When I read Dr. Su’s article, I couldn’t help but think of many of the traditionally trained dogs I’ve met. Dogs that reach high levels of achievement but in the process, have developed personally and socially unhealthy coping mechanisms. Some urinate, tremble, growl, snap, or leave at the sight of a leash, collar, person’s hand reaching toward them, the appearance of a particular pair of workboots or a spray bottle. These dogs are often great at responding to cues and terrible about making decisions. They are “book smart” but socially inept – lacking confidence. Much like Dr. Su admitted to “shutting down” and not offering behavior for fear of ridicule (a common side effect of punishment), traditionally trained dogs tend not to offer behaviors. I’ve met many dogs that have stellar obedience titles and yet, when you sit down to do a shaping session with them, stare at you, confused, frozen. They don’t move. In the shaping game, everything they offer is “right” initially. Unfortunately, these dogs have been taught so many times that offering behaviors is wrong, they just don’t bother. Creativity has been punished out of them.

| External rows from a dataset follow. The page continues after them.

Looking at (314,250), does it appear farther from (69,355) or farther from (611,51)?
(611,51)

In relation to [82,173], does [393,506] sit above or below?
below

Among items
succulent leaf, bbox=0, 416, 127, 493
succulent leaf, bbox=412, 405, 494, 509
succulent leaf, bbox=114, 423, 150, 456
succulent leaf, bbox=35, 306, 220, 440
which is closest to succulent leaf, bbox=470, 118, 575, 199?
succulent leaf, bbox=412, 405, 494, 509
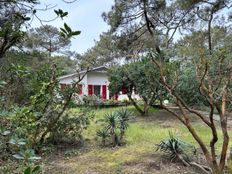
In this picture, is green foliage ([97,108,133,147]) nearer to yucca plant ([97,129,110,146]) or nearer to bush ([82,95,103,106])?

Dr. Su has had to seek treatment for alcoholism. He’s not alone, alcohol use increased 50 fold in China since 1952. I would be interested in investigating mental illness statistics, but good numbers are hard to find from a society which stigmatizes mental illness even more than in the U.S.

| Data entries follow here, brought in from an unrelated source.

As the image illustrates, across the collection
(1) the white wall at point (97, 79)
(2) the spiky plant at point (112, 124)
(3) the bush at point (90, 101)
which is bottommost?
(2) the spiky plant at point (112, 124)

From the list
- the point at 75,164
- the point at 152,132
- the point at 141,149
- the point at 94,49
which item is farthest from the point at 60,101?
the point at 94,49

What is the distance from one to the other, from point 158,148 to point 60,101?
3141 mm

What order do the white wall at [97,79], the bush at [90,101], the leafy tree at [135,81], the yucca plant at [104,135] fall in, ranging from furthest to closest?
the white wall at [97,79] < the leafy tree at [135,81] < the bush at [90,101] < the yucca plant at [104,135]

Dr. Su concludes by saying:
In spite of this, my parents’ approach failed. I’m torn to pieces on the inside.
Now in my mid-thirties, I’m sure I appear successful and happy on the surface. I’m a published author, a successful executive, and I have a Ph.D. in psychology.
In spite of this, my parents’ approach failed. I’m torn to pieces on the inside.

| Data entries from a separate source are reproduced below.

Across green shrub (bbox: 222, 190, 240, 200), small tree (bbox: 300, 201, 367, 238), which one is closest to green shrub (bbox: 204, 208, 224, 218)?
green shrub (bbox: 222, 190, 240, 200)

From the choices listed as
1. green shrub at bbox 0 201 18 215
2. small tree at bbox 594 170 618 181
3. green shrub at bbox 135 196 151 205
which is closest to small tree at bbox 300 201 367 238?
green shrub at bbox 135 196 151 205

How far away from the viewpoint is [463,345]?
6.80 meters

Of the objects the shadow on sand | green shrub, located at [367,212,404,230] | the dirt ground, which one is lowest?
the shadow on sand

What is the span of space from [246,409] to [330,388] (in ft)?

I’ve been through countless hours of psychotherapy, and my lack of self-worth beckons me to rely on alcohol to numb the pain.
I should be chasing my dreams, not chasing pain.
Children need their parents’ love and acceptance in order to develop real self-esteem. Belittling children sends the message that they are not worthy of love and support — as do mind games, emotional abuse, and tight-fisted control.
This message lasts a lifetime. I still question every day if I am, indeed, stupid. I didn’t even raise my hand in class until graduate school because I honestly believed that a moron like me has nothing worthy to say.
If I could say one thing to Amy Chua, it’s that I would trade every last bit of my success in life to live without the deep wounds given to me by a Tiger Mother. “
Ms. Chua makes it seem as though one has to choose between proper emotional development and intellectual or professional development. If I had human children and had to choose between raising a happy, emotionally sound, compassionate, empathetic son who absolutely loved his job as a customer service clerk or a daughter with a PhD who was so emotionally stunted she didn’t know how to hug her daughter and listen well the first time her heart was broken, I’d choose the customer service rep with a GED and happy grandkids.
But the real heart of the matter is that you don’t have to choose. Fostering creativity, in children and dogs, is the key to success. In another fantastic article on the subject, author Samantha Leese seems to solve the equation eloquently in a way that really resonates with me:
Where Chua sees that nothing is fun until youre good at it, my parents and my teachers saw the other side of that logic: most children are already good at something, which means it is fun from the start. If you allow them the little space they need to discover it, they will want to do the work without you hysterically waging war on them.
Its easy to stand over your kids, forget their individuality, and make sure they succeed according to what you think that means. It seems much harder to let them go and figure life out for themselves, with the confidence that you have done and will do all you can to guide, rather than bully, your children.